Assign a Settings Catalog policy
POST https://graph.microsoft.com/v1.0/deviceManagement/configurationPolicies/{policyId}/assign
Content-Type: application/json
{
"assignments": [
{
"target": {
"@odata.type": "#microsoft.graph.groupAssignmentTarget",
"groupId": "00000000-0000-0000-0000-000000000000"
}
}
]
}
Update a Settings Catalog policy
PATCH https://graph.microsoft.com/v1.0/deviceManagement/configurationPolicies/{policyId}
Content-Type: application/json
{
"name": "Windows 11 device settings",
"description": "Updated settings for Windows 11 workstations."
}
Important
New policies created in the Intune admin center as Settings Catalog policies will appear under deviceManagement/configurationPolicies, not deviceConfigurations. The endpoint deviceManagement/deviceConfigurations is still valid but only applies to legacy template-based configuration profiles. It should be used only for managing existing legacy profiles, not for creating new policies.
Add or remove policy assignments
You can update assignments without recreating the policy, which helps manage the policy lifecycle more safely and efficiently. Changing assignments lets you move a policy from a pilot group to a broader audience, replace groups when teams change, or temporarily remove a target for troubleshooting—without altering the policy settings themselves. When you automate assignment changes, include verification steps that confirm group membership and deployment success so you can detect and roll back unintended assignments quickly.
Note
This sample URL is a Graph API request endpoint that requires authentication and is not a browser-accessible documentation page.
POST https://graph.microsoft.com/v1.0/deviceManagement/deviceConfigurations/{profileId}/assign
Content-Type: application/json
{
"assignments": [
{
"target": {
"groupId": "ANOTHER_GROUP_ID"
}
}
]
}
This request creates a profile assignment that targets the specified Entra ID group so devices or users in that group receive the configuration profile.
Monitor and validate automation results
After automation runs, check deployment status and device compliance.
Get policy assignment status
You need to add the policyId of the policy you want get the status of and replace the placeholder with this ID.
Note
This sample URL is a Graph API request endpoint that requires authentication and is not a browser-accessible documentation page.

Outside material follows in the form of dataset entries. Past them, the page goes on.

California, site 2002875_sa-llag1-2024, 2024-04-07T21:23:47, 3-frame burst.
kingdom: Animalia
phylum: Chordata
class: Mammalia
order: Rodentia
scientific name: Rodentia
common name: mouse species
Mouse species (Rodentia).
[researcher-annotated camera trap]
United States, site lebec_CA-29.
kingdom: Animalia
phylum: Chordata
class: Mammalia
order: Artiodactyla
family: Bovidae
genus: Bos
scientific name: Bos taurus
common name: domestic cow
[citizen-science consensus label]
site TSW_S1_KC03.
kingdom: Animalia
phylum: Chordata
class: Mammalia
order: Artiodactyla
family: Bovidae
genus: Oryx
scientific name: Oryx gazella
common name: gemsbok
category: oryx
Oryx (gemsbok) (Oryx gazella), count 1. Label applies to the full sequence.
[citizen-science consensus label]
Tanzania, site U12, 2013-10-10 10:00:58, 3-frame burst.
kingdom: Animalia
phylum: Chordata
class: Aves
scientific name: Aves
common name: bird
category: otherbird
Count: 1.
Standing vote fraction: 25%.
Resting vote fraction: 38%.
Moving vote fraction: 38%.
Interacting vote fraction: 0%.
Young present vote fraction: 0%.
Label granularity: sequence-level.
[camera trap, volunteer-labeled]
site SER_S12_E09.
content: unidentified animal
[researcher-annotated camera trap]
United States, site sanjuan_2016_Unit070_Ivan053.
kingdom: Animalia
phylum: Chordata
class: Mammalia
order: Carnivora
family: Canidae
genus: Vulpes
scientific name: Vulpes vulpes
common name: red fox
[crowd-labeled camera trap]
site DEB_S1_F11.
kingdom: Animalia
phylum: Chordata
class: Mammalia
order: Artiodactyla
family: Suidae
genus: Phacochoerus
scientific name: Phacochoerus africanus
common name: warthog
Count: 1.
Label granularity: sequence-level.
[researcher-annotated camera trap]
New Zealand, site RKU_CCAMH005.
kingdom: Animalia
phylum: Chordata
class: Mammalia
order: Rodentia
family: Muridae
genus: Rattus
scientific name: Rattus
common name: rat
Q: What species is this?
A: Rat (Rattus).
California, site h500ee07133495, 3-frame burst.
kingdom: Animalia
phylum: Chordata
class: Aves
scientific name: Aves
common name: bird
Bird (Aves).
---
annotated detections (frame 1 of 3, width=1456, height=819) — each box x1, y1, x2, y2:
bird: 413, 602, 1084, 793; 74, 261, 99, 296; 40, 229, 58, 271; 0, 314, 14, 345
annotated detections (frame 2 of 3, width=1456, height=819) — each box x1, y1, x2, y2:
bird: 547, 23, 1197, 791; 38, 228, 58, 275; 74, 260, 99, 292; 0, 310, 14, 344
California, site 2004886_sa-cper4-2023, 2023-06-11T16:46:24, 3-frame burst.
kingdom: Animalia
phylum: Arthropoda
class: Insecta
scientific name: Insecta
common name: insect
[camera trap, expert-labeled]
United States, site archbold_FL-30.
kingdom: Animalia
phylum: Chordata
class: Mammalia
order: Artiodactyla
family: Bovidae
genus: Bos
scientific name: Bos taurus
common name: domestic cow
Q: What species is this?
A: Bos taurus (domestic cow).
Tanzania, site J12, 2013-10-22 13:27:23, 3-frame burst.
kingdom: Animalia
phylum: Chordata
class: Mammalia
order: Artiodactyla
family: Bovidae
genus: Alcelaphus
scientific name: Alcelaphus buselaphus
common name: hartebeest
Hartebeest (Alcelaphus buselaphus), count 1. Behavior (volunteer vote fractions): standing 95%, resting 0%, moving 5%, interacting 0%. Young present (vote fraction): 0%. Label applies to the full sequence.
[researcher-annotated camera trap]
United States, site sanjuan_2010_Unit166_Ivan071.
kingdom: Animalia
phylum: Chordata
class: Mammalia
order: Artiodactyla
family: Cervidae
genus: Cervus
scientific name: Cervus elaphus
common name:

GET https://graph.microsoft.com/v1.0/deviceManagement/deviceCompliancePolicies/{policyId}/assignments
Get device compliance state
Note
This sample URL is a Graph API request endpoint that requires authentication and is not a browser-accessible documentation page.
GET https://graph.microsoft.com/v1.0/deviceManagement/managedDevices?$filter=complianceState ne 'compliant'
Tip
Use filters such as $filter=complianceState ne 'compliant' to quickly identify devices that need remediation.
Permissions and secure automation
Intune policy automation requires the right Graph permissions. Use application permissions for unattended automation and delegated permissions for interactive scenarios.
Common permissions for policy automation include:
DeviceManagementConfiguration.ReadWrite.AllDeviceManagementConfiguration.Read.AllDeviceManagementManagedDevices.Read.AllDeviceManagementManagedDevices.ReadWrite.All
Important
Always grant the least privilege needed. Review and consent to permissions in Microsoft Entra ID, and avoid placing credentials in scripts.